Even Cambodia’s deputy prime minister has jumped into the fray, after local police, at his request, offered the 21-year-old victim $500 if she did not press charges. The young woman, who is nursing a serious chest injury, refused the money, committing a noble act that may come to haunt her later under Cambodia’s current leadership. As for the governor, he has lost his job – although he will still retain a provincial government post of some kind.
Why did the garment factory workers take to the streets? Compared to the rest of the region, they are poorly paid, with a minimum wage that is the lowest in the region according to Licadho, despite the considerable profits Cambodia is drawing from their efforts.

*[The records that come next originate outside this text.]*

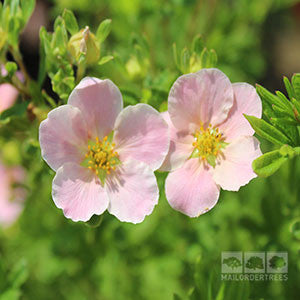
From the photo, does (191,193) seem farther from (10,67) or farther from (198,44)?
(10,67)

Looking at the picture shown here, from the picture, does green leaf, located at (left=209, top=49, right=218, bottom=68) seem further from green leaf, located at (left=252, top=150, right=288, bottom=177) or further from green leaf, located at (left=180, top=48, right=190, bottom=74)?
green leaf, located at (left=252, top=150, right=288, bottom=177)

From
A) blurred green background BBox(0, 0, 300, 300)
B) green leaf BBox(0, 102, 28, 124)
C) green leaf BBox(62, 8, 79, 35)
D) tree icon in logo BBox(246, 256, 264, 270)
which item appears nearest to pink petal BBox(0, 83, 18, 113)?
blurred green background BBox(0, 0, 300, 300)

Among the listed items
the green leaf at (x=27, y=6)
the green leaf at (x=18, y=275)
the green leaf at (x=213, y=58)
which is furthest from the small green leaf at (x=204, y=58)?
the green leaf at (x=18, y=275)

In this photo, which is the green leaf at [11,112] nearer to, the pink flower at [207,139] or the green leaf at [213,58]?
the pink flower at [207,139]

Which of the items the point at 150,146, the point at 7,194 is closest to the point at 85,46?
the point at 150,146

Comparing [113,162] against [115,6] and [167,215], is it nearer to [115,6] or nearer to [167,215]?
[167,215]

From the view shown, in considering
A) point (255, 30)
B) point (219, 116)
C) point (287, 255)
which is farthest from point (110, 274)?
point (255, 30)
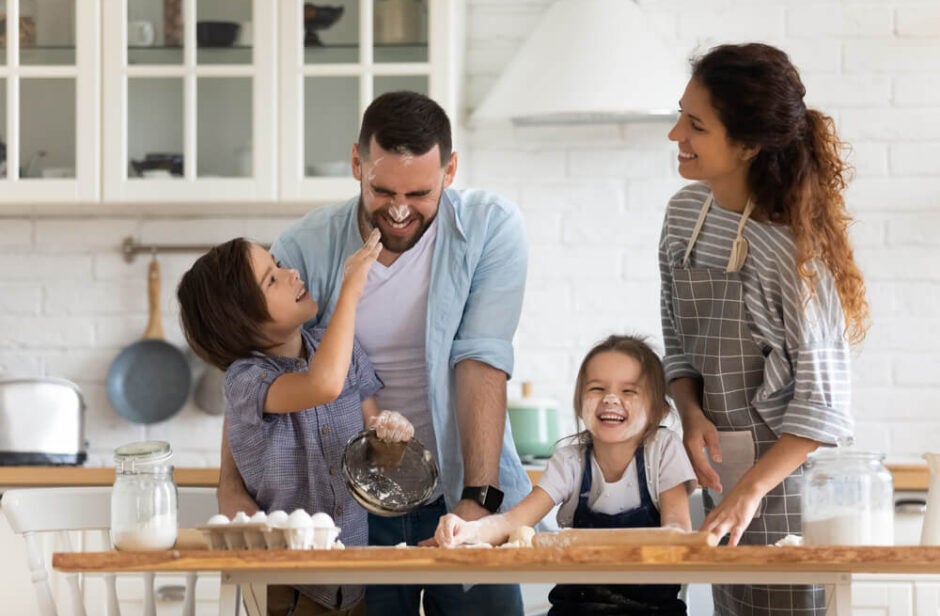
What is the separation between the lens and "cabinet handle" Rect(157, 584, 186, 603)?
3465mm

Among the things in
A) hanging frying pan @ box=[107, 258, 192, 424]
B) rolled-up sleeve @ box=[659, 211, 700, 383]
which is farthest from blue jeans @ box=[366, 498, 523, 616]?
hanging frying pan @ box=[107, 258, 192, 424]

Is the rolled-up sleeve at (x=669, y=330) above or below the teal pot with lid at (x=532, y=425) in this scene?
above

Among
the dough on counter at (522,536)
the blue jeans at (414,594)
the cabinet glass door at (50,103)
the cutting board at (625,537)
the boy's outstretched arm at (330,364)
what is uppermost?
the cabinet glass door at (50,103)

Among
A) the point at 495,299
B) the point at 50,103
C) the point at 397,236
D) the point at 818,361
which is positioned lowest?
the point at 818,361

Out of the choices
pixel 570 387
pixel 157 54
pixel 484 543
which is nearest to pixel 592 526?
pixel 484 543

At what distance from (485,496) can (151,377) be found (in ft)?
6.79

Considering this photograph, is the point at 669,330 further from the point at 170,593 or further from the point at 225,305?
the point at 170,593

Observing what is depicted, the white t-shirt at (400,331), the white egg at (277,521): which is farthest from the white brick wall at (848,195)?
the white egg at (277,521)

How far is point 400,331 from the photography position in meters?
2.39

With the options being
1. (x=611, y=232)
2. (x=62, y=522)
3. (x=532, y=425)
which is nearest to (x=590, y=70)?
(x=611, y=232)

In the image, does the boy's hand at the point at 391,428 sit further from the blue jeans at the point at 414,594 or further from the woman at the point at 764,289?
the woman at the point at 764,289

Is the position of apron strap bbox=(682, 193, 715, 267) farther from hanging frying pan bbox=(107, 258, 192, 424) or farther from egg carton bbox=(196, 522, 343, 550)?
hanging frying pan bbox=(107, 258, 192, 424)

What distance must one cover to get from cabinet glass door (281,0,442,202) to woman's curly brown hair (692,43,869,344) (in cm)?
170

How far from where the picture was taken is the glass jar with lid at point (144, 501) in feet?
5.86
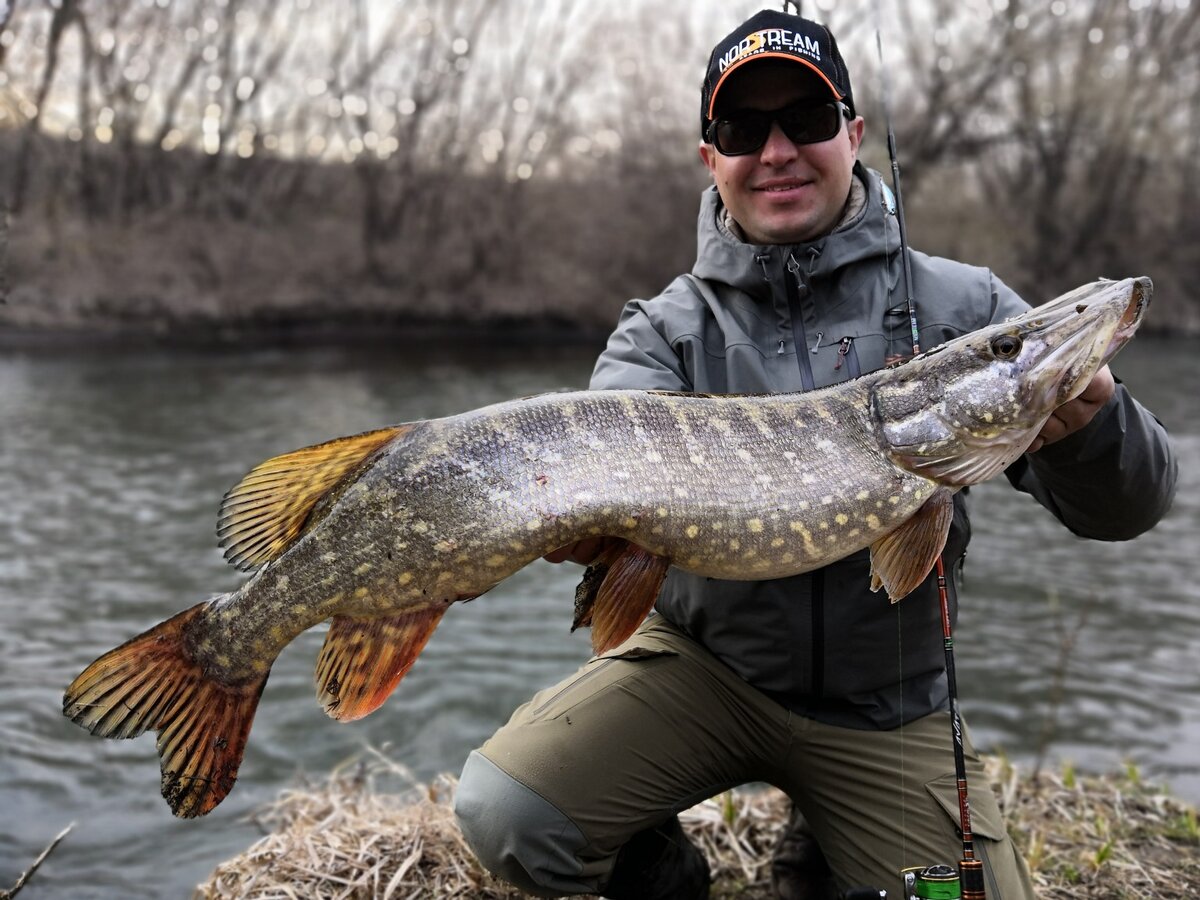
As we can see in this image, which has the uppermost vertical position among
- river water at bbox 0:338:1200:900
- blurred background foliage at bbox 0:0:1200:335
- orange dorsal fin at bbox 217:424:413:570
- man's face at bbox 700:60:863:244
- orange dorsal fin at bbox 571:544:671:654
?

Western consumer tastes are also at least indirectly implicated in these Cambodian workers plights: the Kaoway Sports company targeted by the protesters sources to a number of popular shoe brands, including Puma, Clarks, New Balance, and Ecko.
His threats probably aren’t idle: on January 18th, the general manager of a development company allegedly ordered security guards to fire into a crowd of 400 villagers protesting the demolition of their cassava crops in Kratie province, seriously injuring one man and wounding 3 others. The general manager was finally arrested on March 5th, and judging from recent history, it seems unlikely he will receive more than a slap on the wrist.
The recent outbursts of violence seem to overwhelmingly feature a powerful Cambodian with a vested business interest—in the private or public realm—ordering the shooting of peaceful protesters because they can, and because they know that it is unlikely they will be punished harshly for their actions.
Cambodia receives a large amount of international aid and NGO assistance, and these violent incidents against protesters asking only for the basic necessities of life may make international observers wonder if all the money that’s been invested in Cambodia’s democratic process is really doing much good. It may fall to international policy-makers and businesspeople to push the Cambodian government to treat its own citizens with the basic respect they deserve.